▶ _WHAT TO DO_:
[1] From the passage on garnishment, set down the words between "The use of conditional" and "a deposit account.", inclusive.
[2] In the passage on garnishment, what circumstance gives rise to the use of conditional judgments in judicial garnishment proceedings?
[3] Extend the passage on garnishment past its final sentence.

The use of conditional judgments in judicial garnishment proceedings arises when the third-party garnishee fails to respond to a garnishment order and summons. As a reminder, the garnishee is neither the creditor nor debtor in the debt collection garnishment process. The garnishee is the third party who owes money to the debtor, like the debtor’s employer who owes wages to the debtor or like a bank holding the debtor’s money in a deposit account.

Normally when a third-party garnishee receives a court issued garnishment order and summons there is a time limit within which the garnishee must formally answer to the court.  The most common ways a garnishee answers a garnishment order are, (1) “Sorry, but we do not have any of the debtor’s property nor do we owe the debtor any money. Please go away.”, or (2) “Yes, we have $xxxx.xx of debtor’s money. What do you want us to do with it?”

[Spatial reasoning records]

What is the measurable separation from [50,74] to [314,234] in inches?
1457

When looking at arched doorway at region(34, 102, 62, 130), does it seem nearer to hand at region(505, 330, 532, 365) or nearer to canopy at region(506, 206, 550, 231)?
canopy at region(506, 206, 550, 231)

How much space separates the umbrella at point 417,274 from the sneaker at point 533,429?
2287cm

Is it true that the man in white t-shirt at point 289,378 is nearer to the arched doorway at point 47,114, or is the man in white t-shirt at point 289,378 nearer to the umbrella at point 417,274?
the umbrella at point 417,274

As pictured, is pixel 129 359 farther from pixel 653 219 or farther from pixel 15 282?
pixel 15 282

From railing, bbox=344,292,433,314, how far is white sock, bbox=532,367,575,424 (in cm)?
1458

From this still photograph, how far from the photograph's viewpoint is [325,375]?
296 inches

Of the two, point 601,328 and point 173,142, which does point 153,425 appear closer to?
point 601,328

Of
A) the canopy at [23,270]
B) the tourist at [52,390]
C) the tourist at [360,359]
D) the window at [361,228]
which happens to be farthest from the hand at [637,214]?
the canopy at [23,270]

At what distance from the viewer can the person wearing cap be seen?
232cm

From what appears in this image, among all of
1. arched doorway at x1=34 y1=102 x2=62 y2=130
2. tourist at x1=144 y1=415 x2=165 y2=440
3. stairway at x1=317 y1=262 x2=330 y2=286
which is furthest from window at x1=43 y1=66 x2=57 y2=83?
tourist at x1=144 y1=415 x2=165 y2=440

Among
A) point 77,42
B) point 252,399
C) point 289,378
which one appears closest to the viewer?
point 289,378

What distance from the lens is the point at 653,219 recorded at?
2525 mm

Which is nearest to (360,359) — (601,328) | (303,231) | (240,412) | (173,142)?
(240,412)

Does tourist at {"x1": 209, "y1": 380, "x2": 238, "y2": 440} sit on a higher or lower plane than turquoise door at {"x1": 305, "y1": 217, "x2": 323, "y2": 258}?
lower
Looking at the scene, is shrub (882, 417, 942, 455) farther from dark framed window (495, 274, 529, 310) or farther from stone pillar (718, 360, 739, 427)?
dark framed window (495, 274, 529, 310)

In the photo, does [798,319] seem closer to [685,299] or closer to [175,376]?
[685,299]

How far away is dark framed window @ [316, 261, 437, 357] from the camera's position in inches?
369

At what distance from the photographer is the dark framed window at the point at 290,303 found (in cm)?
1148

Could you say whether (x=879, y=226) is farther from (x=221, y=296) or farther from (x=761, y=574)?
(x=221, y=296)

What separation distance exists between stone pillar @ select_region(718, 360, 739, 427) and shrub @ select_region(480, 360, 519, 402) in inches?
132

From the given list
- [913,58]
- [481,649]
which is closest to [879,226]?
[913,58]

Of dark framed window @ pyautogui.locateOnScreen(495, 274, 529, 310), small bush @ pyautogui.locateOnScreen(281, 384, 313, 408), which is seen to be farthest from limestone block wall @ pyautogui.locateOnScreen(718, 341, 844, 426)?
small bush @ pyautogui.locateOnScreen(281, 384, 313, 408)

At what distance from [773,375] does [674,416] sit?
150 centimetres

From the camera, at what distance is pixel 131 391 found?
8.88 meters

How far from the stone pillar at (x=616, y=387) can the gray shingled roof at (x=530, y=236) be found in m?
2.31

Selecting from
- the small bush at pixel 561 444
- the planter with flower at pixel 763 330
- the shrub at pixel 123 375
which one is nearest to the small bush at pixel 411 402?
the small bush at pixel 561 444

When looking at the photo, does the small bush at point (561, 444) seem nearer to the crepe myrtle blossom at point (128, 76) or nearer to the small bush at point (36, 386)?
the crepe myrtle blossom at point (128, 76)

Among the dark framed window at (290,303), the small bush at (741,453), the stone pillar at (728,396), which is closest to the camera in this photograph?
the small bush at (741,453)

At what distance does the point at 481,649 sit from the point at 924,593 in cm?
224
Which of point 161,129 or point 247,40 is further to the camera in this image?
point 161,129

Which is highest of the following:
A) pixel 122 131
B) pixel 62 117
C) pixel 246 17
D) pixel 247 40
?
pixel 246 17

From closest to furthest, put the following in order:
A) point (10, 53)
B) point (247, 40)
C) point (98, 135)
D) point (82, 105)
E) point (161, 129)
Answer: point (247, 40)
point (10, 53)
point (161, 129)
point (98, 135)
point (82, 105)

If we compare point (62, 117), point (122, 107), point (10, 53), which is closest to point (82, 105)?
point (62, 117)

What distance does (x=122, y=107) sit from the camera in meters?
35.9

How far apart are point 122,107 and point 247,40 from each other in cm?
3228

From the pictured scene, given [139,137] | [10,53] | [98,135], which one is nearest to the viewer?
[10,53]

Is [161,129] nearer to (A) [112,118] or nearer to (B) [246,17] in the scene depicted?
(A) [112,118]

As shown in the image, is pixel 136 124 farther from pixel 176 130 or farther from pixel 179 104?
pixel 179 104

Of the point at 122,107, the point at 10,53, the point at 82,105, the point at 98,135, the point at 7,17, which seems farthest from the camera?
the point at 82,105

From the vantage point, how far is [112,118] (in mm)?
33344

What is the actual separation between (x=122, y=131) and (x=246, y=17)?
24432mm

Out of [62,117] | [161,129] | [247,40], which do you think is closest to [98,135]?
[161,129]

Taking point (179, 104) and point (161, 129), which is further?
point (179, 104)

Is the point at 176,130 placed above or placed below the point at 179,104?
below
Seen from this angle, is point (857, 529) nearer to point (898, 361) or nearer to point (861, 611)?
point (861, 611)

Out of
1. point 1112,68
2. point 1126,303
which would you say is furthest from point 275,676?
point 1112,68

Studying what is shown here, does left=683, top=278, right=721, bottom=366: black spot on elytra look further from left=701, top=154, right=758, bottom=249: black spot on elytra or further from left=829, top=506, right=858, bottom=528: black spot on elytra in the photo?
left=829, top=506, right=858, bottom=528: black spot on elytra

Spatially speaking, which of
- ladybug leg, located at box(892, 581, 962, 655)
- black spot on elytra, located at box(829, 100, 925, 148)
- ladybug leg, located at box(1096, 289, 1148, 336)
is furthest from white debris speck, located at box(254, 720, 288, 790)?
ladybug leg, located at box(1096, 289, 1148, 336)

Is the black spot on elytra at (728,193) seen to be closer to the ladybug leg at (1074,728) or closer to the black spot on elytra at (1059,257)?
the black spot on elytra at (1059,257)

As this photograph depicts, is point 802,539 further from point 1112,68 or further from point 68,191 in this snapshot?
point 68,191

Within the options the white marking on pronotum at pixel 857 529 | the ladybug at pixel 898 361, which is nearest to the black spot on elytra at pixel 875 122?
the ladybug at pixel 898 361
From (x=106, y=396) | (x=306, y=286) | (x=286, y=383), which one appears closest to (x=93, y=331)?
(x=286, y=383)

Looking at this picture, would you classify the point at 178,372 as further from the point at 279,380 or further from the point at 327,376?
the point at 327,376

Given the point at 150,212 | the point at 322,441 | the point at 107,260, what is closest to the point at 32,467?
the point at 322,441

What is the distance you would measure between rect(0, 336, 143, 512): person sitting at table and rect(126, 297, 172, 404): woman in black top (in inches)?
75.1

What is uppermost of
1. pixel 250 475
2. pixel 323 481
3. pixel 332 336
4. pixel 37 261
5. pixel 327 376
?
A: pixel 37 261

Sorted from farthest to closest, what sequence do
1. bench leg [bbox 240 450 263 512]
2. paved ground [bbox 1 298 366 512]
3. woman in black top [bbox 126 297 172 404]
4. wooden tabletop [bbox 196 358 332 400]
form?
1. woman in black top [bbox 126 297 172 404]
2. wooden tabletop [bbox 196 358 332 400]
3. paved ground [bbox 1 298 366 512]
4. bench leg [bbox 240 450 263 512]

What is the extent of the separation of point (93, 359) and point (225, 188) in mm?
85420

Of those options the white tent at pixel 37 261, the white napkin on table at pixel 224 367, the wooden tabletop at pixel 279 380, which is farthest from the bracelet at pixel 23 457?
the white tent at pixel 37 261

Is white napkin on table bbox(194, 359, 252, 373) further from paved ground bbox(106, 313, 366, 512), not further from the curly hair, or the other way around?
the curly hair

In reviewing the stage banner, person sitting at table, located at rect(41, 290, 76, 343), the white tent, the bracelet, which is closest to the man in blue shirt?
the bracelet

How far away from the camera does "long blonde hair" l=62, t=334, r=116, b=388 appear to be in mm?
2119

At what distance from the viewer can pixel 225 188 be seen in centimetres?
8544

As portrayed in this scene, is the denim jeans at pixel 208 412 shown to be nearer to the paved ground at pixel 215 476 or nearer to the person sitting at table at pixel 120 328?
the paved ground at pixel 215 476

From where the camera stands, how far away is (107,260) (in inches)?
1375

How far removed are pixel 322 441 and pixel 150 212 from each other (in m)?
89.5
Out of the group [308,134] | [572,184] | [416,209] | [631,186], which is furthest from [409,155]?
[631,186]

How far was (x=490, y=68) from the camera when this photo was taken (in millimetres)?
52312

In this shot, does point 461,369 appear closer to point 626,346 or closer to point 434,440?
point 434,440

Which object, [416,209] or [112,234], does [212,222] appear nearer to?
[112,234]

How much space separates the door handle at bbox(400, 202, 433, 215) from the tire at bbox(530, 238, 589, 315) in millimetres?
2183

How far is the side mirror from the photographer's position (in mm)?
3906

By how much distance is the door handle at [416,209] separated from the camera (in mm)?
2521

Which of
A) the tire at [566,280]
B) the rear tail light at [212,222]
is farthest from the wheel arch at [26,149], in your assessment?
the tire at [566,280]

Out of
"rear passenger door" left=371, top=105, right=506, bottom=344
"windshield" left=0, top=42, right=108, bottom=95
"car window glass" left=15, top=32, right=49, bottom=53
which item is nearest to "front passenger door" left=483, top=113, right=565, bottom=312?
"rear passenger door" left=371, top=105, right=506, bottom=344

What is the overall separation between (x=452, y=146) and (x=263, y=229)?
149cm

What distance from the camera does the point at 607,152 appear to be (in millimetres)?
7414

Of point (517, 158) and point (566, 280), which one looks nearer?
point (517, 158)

▶ _RESPONSES IN ORDER_:
[1]
The use of conditional judgments in judicial garnishment proceedings arises when the third-party garnishee fails to respond to a garnishment order and summons. As a reminder, the garnishee is neither the creditor nor debtor in the debt collection garnishment process. The garnishee is the third party who owes money to the debtor, like the debtor’s employer who owes wages to the debtor or like a bank holding the debtor’s money in a deposit account.

[2] Conditional judgments arise when the third-party garnishee fails to respond to a garnishment order and summons.

[3]
Sometimes, however, the garnishee simply ignores the garnishment order and summons and does not provide the court with any answer at all. This is where a conditional judgment may come into play, in some states.

Tennessee, for example, has a statute specifically providing for a conditional judgment if the garnishee fails to appear or answer the garnishment order. TC 26-2-209 provides:

The date garnishee’s answer is received by the court clerk shall be noted on the docket book in the proper manner, whether or not the answer discloses any property subject to garnishment. If the garnishee fails to appear or answer, a conditional judgment may be entered against the garnishee for the plaintiff’s debt, upon which a notice shall issue to the garnishee returnable at such time as the court may require, to show cause why judgment final should not be rendered against the garnishee. On failure of the garnishee to appear and show cause, the conditional judgment shall be made final, and execution awarded for the plaintiff’s entire debt and costs. [emphasis added]

The threat of this type of conditional judgment is that the whole of the defendant’s debt will be piled up the garnishee directly, whether anything is owed by the garnishee to the debtor or not, simply because the garnishee did not do what garnishees are supposed to do.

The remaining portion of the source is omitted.